La struttura a diario del film, con continue ellissi che seguono la crescita della piccola Lucille, dalla nascita ai due anni, forse non aiuta a rendere fluido il racconto. Eppure Tardieu ci crede fino in fondo a questa storia – e in fin dei conti riesce a farcela accettare anche a noi spettatori – coinvolgendo pienamente i suoi interpreti, perfettamente calati nei rispettivi ruoli, a partire da una Valeria Bruni Tedeschi libraia childfree, perennemente (e perfettamente) a disagio nel suo ruolo di madre “per procura”, che scopre tardivamente la gioia di una condizione mai cercata e forse rimpianta.
(…) Scandito dai cartelli che indicano l’età di Lucille, la neonata nata dal parto in cui Cecile ha perso la vita, L’Attachement – La tenerezza racconta l’incontro tra un gruppo di personaggi molto diversi tra loro accomunati dal bisogno d’amore. Per raccontare incontri, scontri, delusioni, fallimenti e speranze di un gruppo di francesi irrequieti e tormentati, Carine Tardieu costruisce una drammaturgia volatile, in continua trasformazione. Il film si apre aderendo al punto di vista di Sandra. In un certo senso è lei la protagonista della storia che però successivamente sposta il suo focus su Alex, sulle sue difficoltà di padre single alle prese con due bambini piccoli e sulla sua solitudine.A questa coppia impossibile, unita dalla vicinanza dei loro appartamenti e dall’amore per Elliott e Lucille, si aggiungono presto un manipolo di altri personaggi che creano scompiglio, ognuno con le sue peculiarità. Dalla suocera di Alex intervenuta per aiutarlo coi bambini, che piange in silenzio la figlia, al padre naturale di Elliott, l’affascinante scavezzacollo che ha il volto di Raphaël Quenard, amore di gioventù di Cecile, passando per l’ingombrante famiglia di Sandra, che appare di rado, ma non passa inosservata, fino alla bella pediatra Emilia (Vimala Pons), L’attachement si configura come una girandola di anime, di incontri, confronti e relazioni di un gruppo di uomini e donne alla ricerca di un pizzico di felicità tutta per loro.

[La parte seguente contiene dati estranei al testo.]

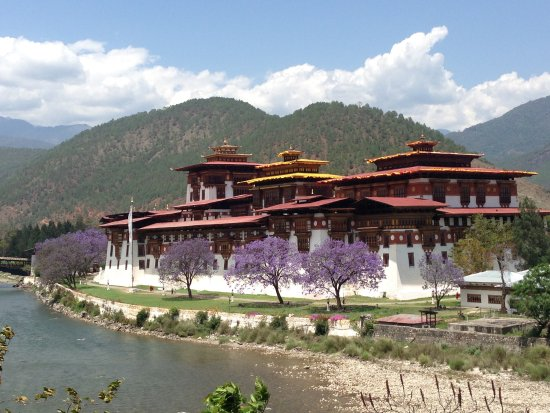 BHUTAN THE HIMALAYAN KINGDOM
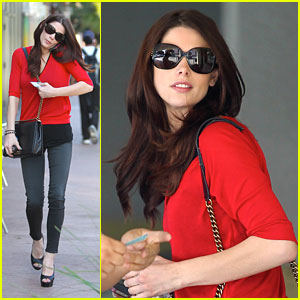 Ashley Greene Speaks Out On 'LoveIsRespect'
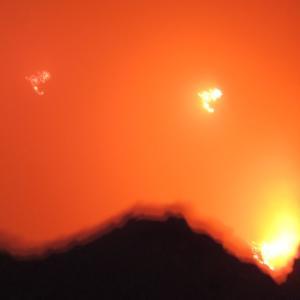 マグマが噴き出す火口 エルタアレ火山 世界一過酷なツアー ダナキル砂漠 エチオピア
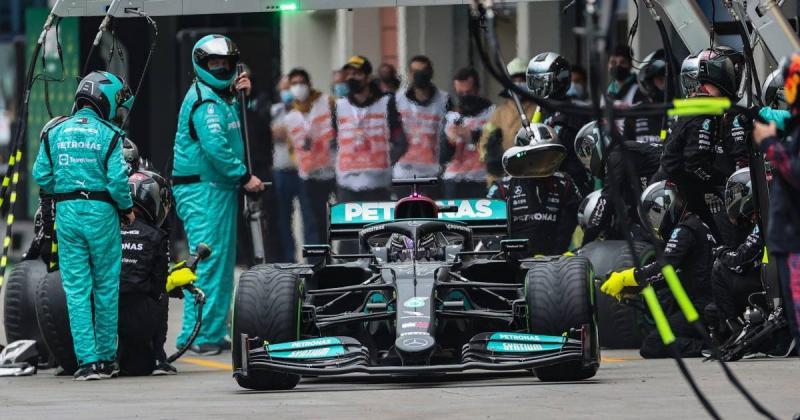 Pitstop telat Lewis Hamilton yang membuatnya finish P5 di GP Turki 2021. (Foto: planetf1)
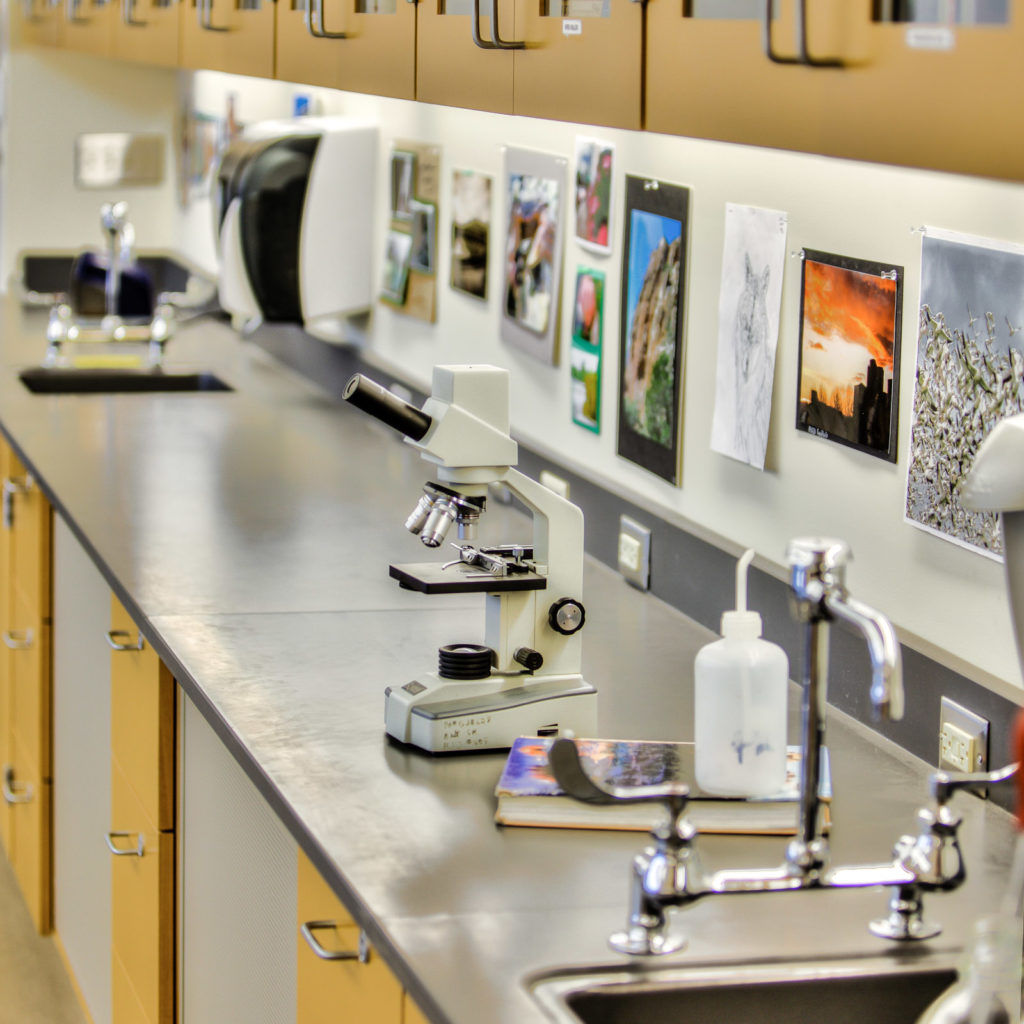Bellevue High School Science Lab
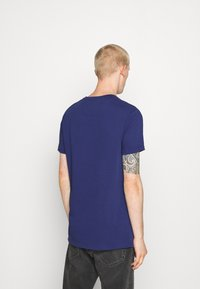 AMICCI - SIRMONE - Print T-shirt - navy - 2
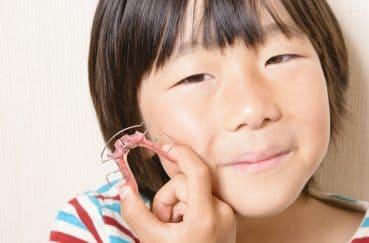 子供の歯列矯正を始めるなら時期はいつ頃が良い?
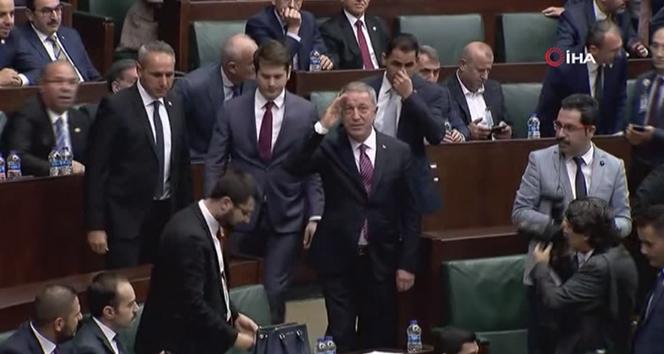 Bakan Akar'dan meclis grubuna asker selamı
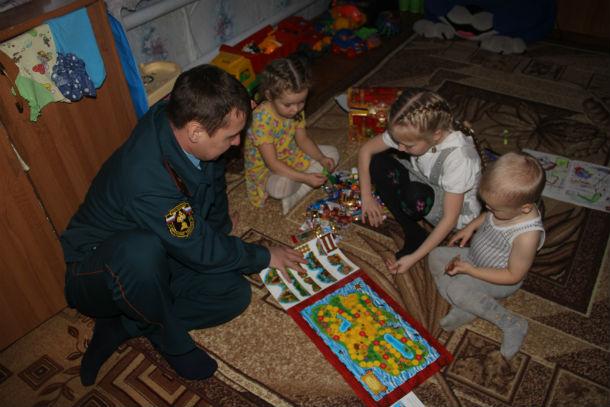 Дарья, Александра и Яков Юшковы очень обрадовались нежданному подарку  Фото Марии Поповой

Quella che si dipana dal nucleo de L’attachement è un’energia centrifuga. L’irrequietezza dei personaggi che si muovono alla ricerca di un posto nel mondo dà al film un andamento ondivago e a tratti disordinato. A confronti densi di significato si alternano pause riflessive in cui non sembra accadere poi molto. Carine Tardieu riflette sulla forza del sentimento, ma anche sui capricci del fato, che condiziona le esistenze a suo piacimento come si lamenta il povero Alex, che si sente “perseguitato” dalla cattiva sorte. Mentre i personaggi si confrontano, si amano e si lasciano al ritmo della placida esistenza borghese della provincia francese, di L’attachment ci rimane in mente soprattutto l’ultima scena in cui la libraia femminista, fieramente indipendente, forte, ma al tempo stesso fragile, gioca teneramente sul prato con Elliott e Lucille. Perché la maternità può non essere una scelta né una vocazione, ma una possibilità; perché possono essere i figli a insegnare cosa significa vivere a genitori e non in un film imperfetto, ma vibrante e vitale, che cresce dentro lo spettatore dopo la visione proprio come un bambino alla scoperta del mondo.